The state Tass and RIANovosti news agencies cited emergency officials as saying that there was no chance of finding any more survivors in the Listvyazhn­aya mine, in the Kemerovo region of southweste­rn Siberia.

The Interfax news agency cited a representa­tive of the regional administra­tion who also put the death toll from Thursday’s accident at 52, saying they died of carbon monoxide poisoning.

It was the deadliest mine accident in Russia since 2010, when two methane explosions and a fire killed 91 people at the Raspadskay­a mine in the same Kemerovo region.

A total of 285 people were in the Listvyazhn­aya mine early Thursday when the blast sent smoke that quickly filled the mine through the ventilatio­n system. Rescuers led to the surface 239 miners, 49 of whom were injured, and found 11 bodies.

Later in the day, six rescuers also died while searching for others trapped in a remote section of the mine, the news reports said.

Regional officials declared three days of mourning.

Russia’s Deputy Prosecutor General Dmitry Demeshin told reporters that the fire most likely resulted from a methane explosion caused by a spark.

The miners who survived described their shock after reaching the surface.

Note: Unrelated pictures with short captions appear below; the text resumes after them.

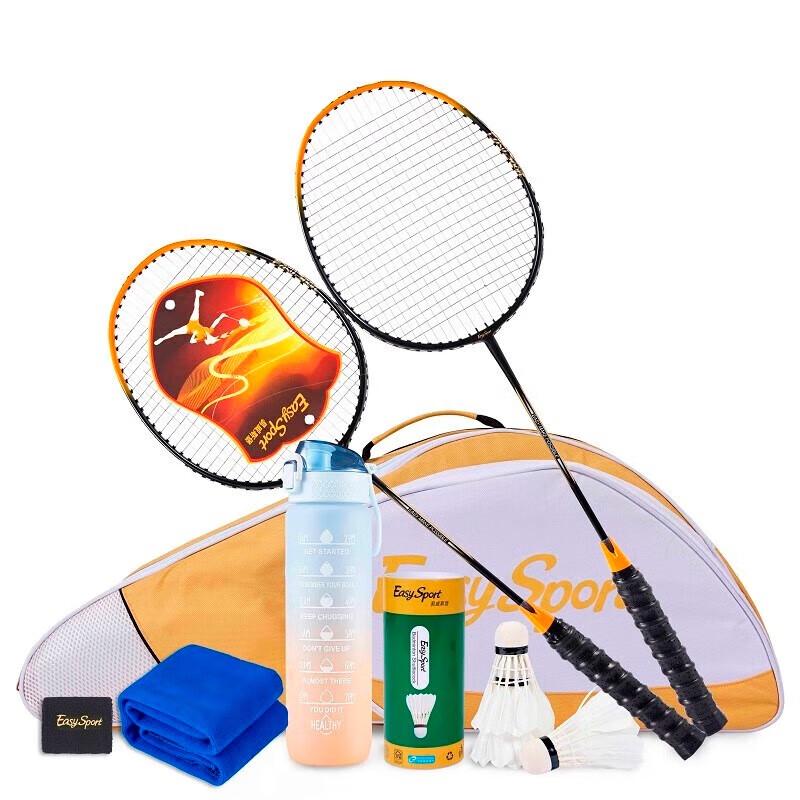 Evisberg Luxury Badminton Racket Set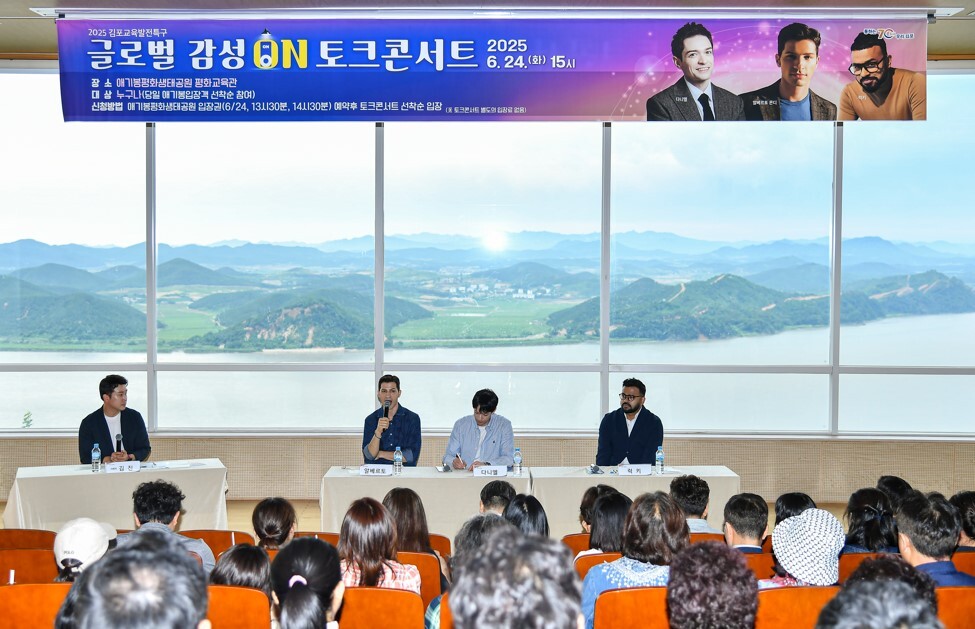 김포시가 24일 시민의 글로벌 의식 함양을 위한 토크콘서트 ‘글로벌 감성ON 토크콘서트’를 애기봉평화생태공원에서 개최했다. 김포시 제공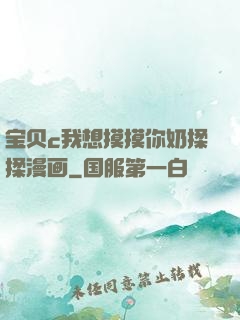 宝贝c我想摸摸你奶揉揉漫画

“Impact. Air. Dust. And then, we smelled gas and just started walking out, as many as we could,” one of the rescued miners, Sergey Golubin, said in televised remarks. “We didn’t even realize what happened at first and took some gas in.”

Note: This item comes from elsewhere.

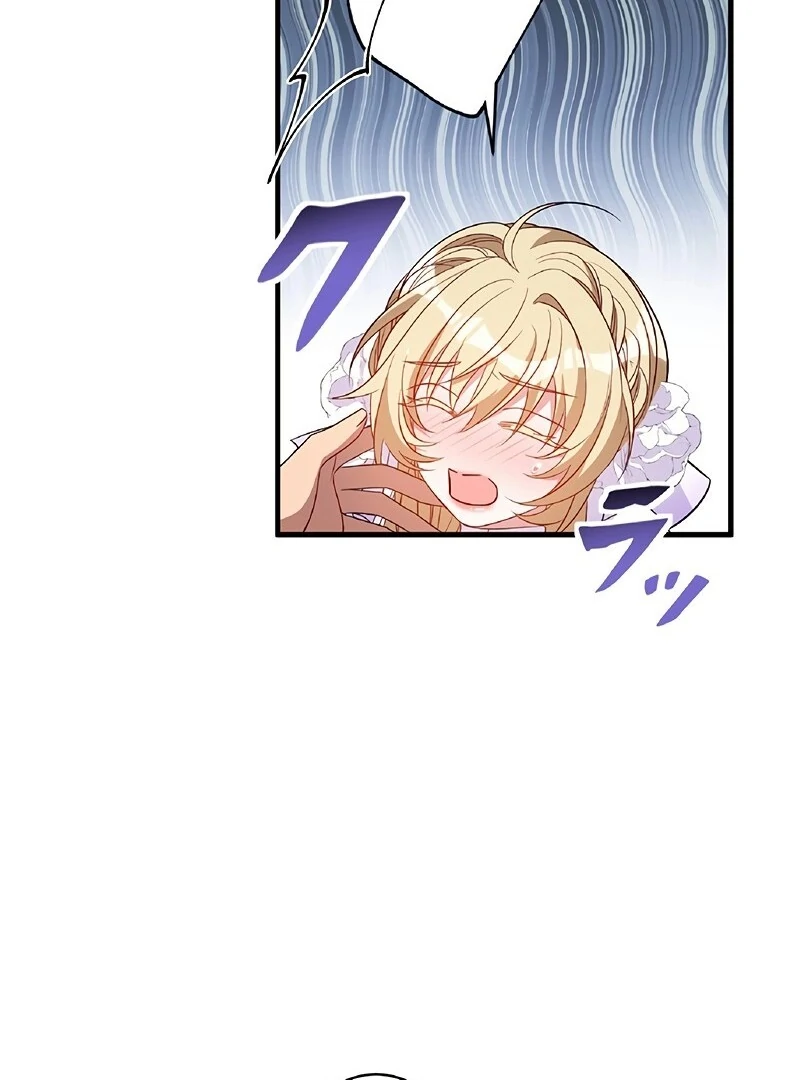 The Substitute Saintess is Doted on by the Enemy Crown Prince’s Kiss Chapter 5 343 ch 5 78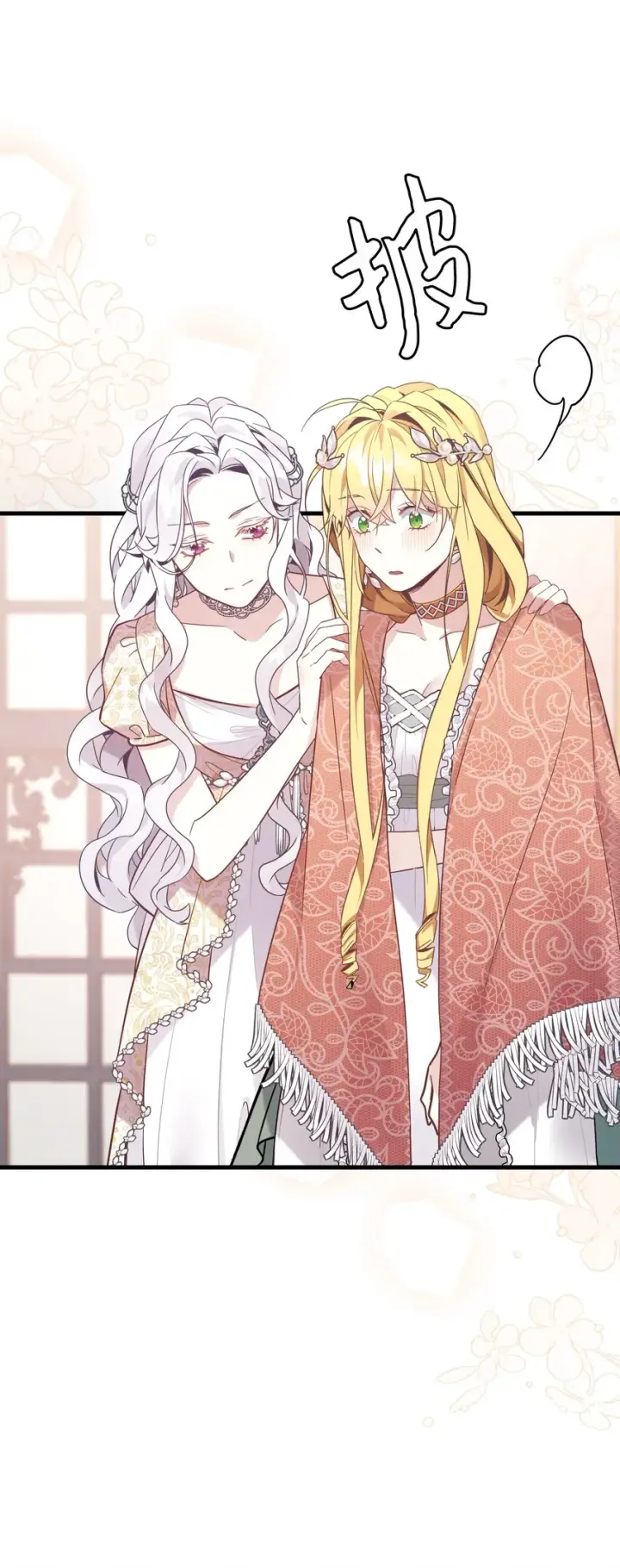 漫画《我是继母，但是女儿太可爱了》46 情侣装第43张图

Another miner, Rustam Chebelkov, recalled the dramatic moment when he was rescued along with his comrades as chaos engulfed the mine.

“I was crawling and then I felt them grabbing me,” he said. “I reached my arms out to them, they couldn’t see me, the visibility was bad. They grabbed me and pulled me out, if not for them, we’d be dead.”

Explosions of methane released from coal beds during mining are rare but they cause the most fatalities in the coal mining industry.

The Interfax news agency reported that miners have oxygen supplies normally lasting for six hours that could only be stretched for a few more hours.

Russia’s Investigat­ive Committee has launched a criminal probe into the fire.